Anal. Chem. 2026, 98, 6, 4571–4584: Figure 4. Filtering of bile acid isomers in an untargeted LC-MS/MS data set. Representative example for using the MassQL filters for identifying bile acid isomers. (a) Overview of study design. Fecal samples from herbivores (n = 3), omnivores (n = 23), and carnivores (n = 13) were analyzed by LC-MS/MS and processed using MZmine4 and FBMN on GNPS2. Stepwise MassQL filtering refined candidate bile acids from 543 features (Step 1) to 96 (Steps 2 and 3) and 49 stereo and regiochemistry assigned MS/MS spectra (Step 4). Differential abundance of bile acids between herbivores/omnivores and carnivores is illustrated in the volcano plots (b) at Step 1 and (c) Step 4 of the dihydroxy filtering tree. The annotation of a previously uncharacterized bile acid was refined from (OH)2-N-acetyl-putrescine to 3,12α-N-acetyl-putrescine.
The application of our MassQL filtering tree allowed us to further refine structural details within the bile acid core. After Step 2 and Step 3 of the MassQL filtering, we separated the amidated mono-, di-, and trihydroxylated bile acids from their ketones and unconjugated versions to give 96 bile acids (Figure 4a).
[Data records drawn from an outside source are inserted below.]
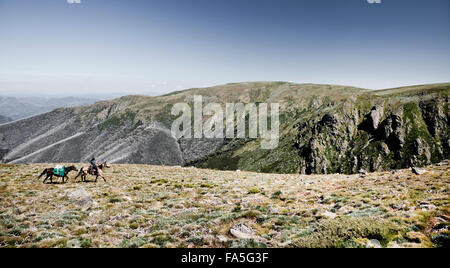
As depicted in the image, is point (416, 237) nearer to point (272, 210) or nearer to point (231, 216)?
point (272, 210)

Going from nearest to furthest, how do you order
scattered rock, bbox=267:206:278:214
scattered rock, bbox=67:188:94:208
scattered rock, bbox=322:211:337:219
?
scattered rock, bbox=322:211:337:219 → scattered rock, bbox=267:206:278:214 → scattered rock, bbox=67:188:94:208

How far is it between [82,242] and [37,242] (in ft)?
8.38

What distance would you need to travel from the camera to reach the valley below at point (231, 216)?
35.3 ft

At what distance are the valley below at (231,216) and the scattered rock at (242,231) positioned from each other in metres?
0.06

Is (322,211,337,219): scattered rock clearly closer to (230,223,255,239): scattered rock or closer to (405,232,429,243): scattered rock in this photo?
(405,232,429,243): scattered rock

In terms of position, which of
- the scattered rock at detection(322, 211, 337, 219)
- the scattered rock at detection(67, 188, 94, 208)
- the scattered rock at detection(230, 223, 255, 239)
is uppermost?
the scattered rock at detection(322, 211, 337, 219)

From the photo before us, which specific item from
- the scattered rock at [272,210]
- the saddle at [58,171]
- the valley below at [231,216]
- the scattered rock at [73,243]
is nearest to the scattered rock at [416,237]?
the valley below at [231,216]

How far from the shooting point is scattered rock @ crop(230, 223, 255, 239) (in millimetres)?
11789

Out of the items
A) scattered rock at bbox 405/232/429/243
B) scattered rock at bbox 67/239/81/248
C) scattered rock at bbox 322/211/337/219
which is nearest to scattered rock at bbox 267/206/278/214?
scattered rock at bbox 322/211/337/219

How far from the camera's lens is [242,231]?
A: 12.3 metres

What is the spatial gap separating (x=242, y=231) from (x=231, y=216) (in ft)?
8.85

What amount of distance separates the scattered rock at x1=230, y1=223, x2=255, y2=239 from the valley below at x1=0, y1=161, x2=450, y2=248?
6 cm

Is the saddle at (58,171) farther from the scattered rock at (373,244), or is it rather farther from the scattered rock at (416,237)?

A univariate analysis at Step 1 of bile acid annotations showed a higher abundance of almost all bile acids in the carnivores compared to herbivores and omnivores combined (Figure 4b). As we move down the MassQL filtering tree to Step 4, we can now hypothesize the regio- and, in many cases, the stereochemistry of their hydroxyl positions. With the current implementation of the tree, we can predict the bile acid cores of 49 MS/MS spectra (Figure 4a). The highest number of spectral matches that could be assigned are dihydroxylated bile acids, symbolized here as (OH)2 (Figure 4c). These were categorized into individual bins of 3,12α-(OH)2, 3,7-(OH)2; 3,6-(OH)2; 3,12β-(OH)2; 7,12β-(OH)2 and 3,6-(OH)2 isomers following the application of the dihydroxy isomer filtering tree.
Conclusion
In conclusion, this study introduces the concept of using a MassQL MS/MS fragmentation-based filtering tree approach to enable precise regio- and stereochemical differentiation of bile acid isomers, which were subsequently validated against reference standards. The method expands the ability to annotate bile acids and has led to the discovery of bile acid deoxycholyl-N-acetyl-putrescine, which had previously been detected in the feces of carnivores but not structurally characterized. By making annotated MS/MS spectra publicly available and enabling the MassQL queries, this approach enhances bile acid analysis, offering innovative tools for exploring their metabolic roles and biological significance, including retro-analysis of regio- and stereochemical isomer variations in existing public LC-MS/MS data.